■ TEXTO FORNECIDO:
┄┄┄┄┄┄┄┄┄┄┄┄┄┄┄┄┄┄┄┄

Gente frágil e com dificuldade
para sobreviver sozinha poderia ser vista como inútil. Mas nossa mente foi
projetada para sentir compaixão pelos outros
por Texto Giovana Girardi
Sabe a máxima “Não faça aos
outros o que não gostaria que fizessem a você”? Pois esse é um dos possíveis motivos.
Cuidar de idosos e de doentes é um comportamento movido pelo nosso instinto de
moral e por uma capacidade conhecida como “teoria da mente”, por muito tempo
vista como unicamente humana. Ela equivale a se colocar no lugar de outra
pessoa, e até de outros seres vivos, para imaginar sua dor, seus sentimentos.
Intuir o que se passa com o outro
é o que acaba levando à compaixão
e, por fim, ao altruísmo sem segundas intenções. Como explica o psicólogo
americano Steven Pinker em seu livro Tábula Rasa, “nossa teoria da mente está
ligada à nossa habilidade para ter empatia e à nossa concepção de vida e morte
(...). É a fonte do conceito de alma. Uma crença na alma, por sua vez, entrelaça-se
às nossas convicções morais”. E o cerne da moralidade, continua ele, “é o
reconhecimento de que os outros têm interesses tanto quanto nós temos”.
A observação desse tipo de
comportamento em nossos primos mais próximos, os bonobos e os chimpanzés, sugere
que a atenção com o próximo foi uma característica perpetuada pela evolução,
como propõe o primatólogo holandês Frans de Waal em seu livro Eu, Primata.

┄┄┄┄┄┄┄┄┄┄┄┄┄┄┄┄┄┄┄┄

■ CONJUNTO DE DADOS:
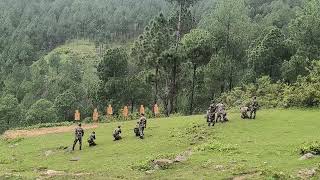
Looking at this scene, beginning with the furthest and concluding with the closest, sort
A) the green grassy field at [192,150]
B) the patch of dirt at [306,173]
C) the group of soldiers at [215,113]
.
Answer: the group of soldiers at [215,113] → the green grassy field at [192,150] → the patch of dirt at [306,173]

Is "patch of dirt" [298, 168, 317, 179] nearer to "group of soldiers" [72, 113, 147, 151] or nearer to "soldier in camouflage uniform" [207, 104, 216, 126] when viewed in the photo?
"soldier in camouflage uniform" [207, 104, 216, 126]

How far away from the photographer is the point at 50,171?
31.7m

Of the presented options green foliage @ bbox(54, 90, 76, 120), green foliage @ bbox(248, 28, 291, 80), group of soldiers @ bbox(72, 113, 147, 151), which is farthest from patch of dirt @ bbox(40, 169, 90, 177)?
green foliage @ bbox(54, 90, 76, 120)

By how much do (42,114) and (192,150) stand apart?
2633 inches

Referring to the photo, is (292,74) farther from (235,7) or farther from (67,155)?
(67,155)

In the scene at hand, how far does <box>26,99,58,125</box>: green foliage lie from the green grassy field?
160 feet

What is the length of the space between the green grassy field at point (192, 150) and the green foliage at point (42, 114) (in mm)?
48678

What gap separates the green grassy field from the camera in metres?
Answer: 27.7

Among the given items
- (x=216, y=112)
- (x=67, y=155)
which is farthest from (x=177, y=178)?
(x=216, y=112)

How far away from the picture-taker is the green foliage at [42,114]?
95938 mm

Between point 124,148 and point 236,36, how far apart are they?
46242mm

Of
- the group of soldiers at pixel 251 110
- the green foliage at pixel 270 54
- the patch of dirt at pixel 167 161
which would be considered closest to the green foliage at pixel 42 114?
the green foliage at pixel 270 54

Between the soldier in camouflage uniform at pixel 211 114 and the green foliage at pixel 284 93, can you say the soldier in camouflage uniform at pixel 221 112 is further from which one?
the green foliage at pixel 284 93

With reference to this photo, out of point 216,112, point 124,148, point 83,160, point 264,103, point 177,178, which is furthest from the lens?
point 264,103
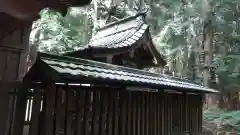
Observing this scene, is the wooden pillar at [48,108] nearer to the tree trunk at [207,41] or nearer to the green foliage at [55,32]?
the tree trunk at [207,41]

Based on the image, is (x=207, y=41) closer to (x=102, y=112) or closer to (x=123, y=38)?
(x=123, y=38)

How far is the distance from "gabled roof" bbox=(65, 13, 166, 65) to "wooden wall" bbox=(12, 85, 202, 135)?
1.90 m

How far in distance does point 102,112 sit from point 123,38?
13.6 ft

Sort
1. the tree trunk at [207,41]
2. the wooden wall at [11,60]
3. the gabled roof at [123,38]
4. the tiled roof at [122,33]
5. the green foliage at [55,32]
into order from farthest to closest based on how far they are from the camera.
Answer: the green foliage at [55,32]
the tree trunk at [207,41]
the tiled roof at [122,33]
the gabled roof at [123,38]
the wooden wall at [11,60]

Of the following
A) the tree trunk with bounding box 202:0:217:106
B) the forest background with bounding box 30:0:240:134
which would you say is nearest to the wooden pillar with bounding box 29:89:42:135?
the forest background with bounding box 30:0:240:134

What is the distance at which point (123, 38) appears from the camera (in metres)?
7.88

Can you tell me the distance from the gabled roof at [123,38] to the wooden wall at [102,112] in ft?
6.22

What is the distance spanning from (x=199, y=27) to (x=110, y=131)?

┄┄┄┄┄┄┄┄┄┄┄┄┄┄┄┄┄┄┄┄

■ ITEM DA TAREFA: Reproduza, do texto sobre a compaixão, o trecho entre "Gente frágil e" e "dos possíveis motivos.", inclusive.

■ SOLUÇÃO ABAIXO:
Gente frágil e com dificuldade
para sobreviver sozinha poderia ser vista como inútil. Mas nossa mente foi
projetada para sentir compaixão pelos outros
por Texto Giovana Girardi
Sabe a máxima “Não faça aos
outros o que não gostaria que fizessem a você”? Pois esse é um dos possíveis motivos.